FORDERUNGEN NACH ZUSAMMENARBEIT VON AFD UND IB

Kubitschek hat auch Einprozent initiiert. Die Initiative will mindestens ein Prozent der Deutschen gegen die "Flüchtlingsinvasion" mobilisieren und stellt Wahlbeobachter, die der AfD Stimmen sichern sollen. Einprozent unterstützt die IB nach Angaben von Kubitschek finanziell, Identitäre helfen als Wahlbeobachter aus. Mitglied ist auch Hans-Thomas Tillschneider, AfD-Abgeordneter in Sachsen-Anhalt und Sprecher der parteiinternen Bewegung Patriotische Plattform (PP). Die PP spricht sich "gegen die Herausbildung einer multikulturellen Gesellschaft aus" und plädiert für eine Zusammenarbeit ihrer Partei mit den Identitären. Die AfD in Mecklenburg-Vorpommern dürfte im Sinne der PP gehandelt haben, als sie für ihre Wahlparty das IB-Mitglied Melanie Schmitz engagierte. Schmitz hatte als Reaktion auf einen Anti-AfD-Song der Band Jennifer Rostock einen AfD-Fan-Song gedichtet, den sie bei der Wahlparty mit den Zeilen "Gegen diese Invasion hilft nur eins: Remigration" zum Besten gab. Auf Fotos ist IB-Mitglied Mario Müller im Publikum zu sehen. Er stand schon mehrfach wegen rechtsextremistisch motivierter gefährlicher Körperverletzung vor Gericht.

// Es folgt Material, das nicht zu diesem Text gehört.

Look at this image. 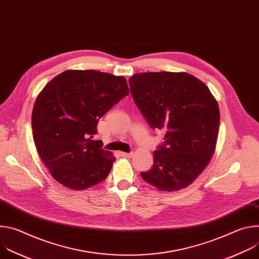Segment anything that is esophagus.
<instances>
[{"mask_svg":"<svg viewBox=\"0 0 259 259\" xmlns=\"http://www.w3.org/2000/svg\"><path fill=\"white\" fill-rule=\"evenodd\" d=\"M120 156L124 157V158H131L132 157V153H124V152H121L120 153Z\"/></svg>","mask_w":259,"mask_h":259,"instance_id":"34e87169","label":"esophagus"}]
</instances>
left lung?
<instances>
[{"instance_id":"obj_1","label":"left lung","mask_w":259,"mask_h":259,"mask_svg":"<svg viewBox=\"0 0 259 259\" xmlns=\"http://www.w3.org/2000/svg\"><path fill=\"white\" fill-rule=\"evenodd\" d=\"M130 91L151 128L166 131L154 165L141 177L167 192L189 187L215 151L219 108L208 87L187 72H144L129 79Z\"/></svg>"}]
</instances>
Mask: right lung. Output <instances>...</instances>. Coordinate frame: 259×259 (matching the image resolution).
<instances>
[{"label":"right lung","mask_w":259,"mask_h":259,"mask_svg":"<svg viewBox=\"0 0 259 259\" xmlns=\"http://www.w3.org/2000/svg\"><path fill=\"white\" fill-rule=\"evenodd\" d=\"M129 94L124 77L97 70H65L36 98L33 141L53 178L70 190L103 181L116 158L94 140L99 119Z\"/></svg>","instance_id":"right-lung-1"}]
</instances>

Neonazis wie Müller auf einer AfD-Wahlparty sind für Experte Funke nicht verwunderlich: "In der Partei geht die prägende Dynamik vom rechtsextremen Flügel rund um Höcke aus." Sellner kann die Verortung der IB von Verfassungsschützern im äußersten rechten Spektrum nicht verstehen: "Wenn man uns als rechtsextremistisch definiert, dann kann man auch die AfD als rechtsextremistisch definieren."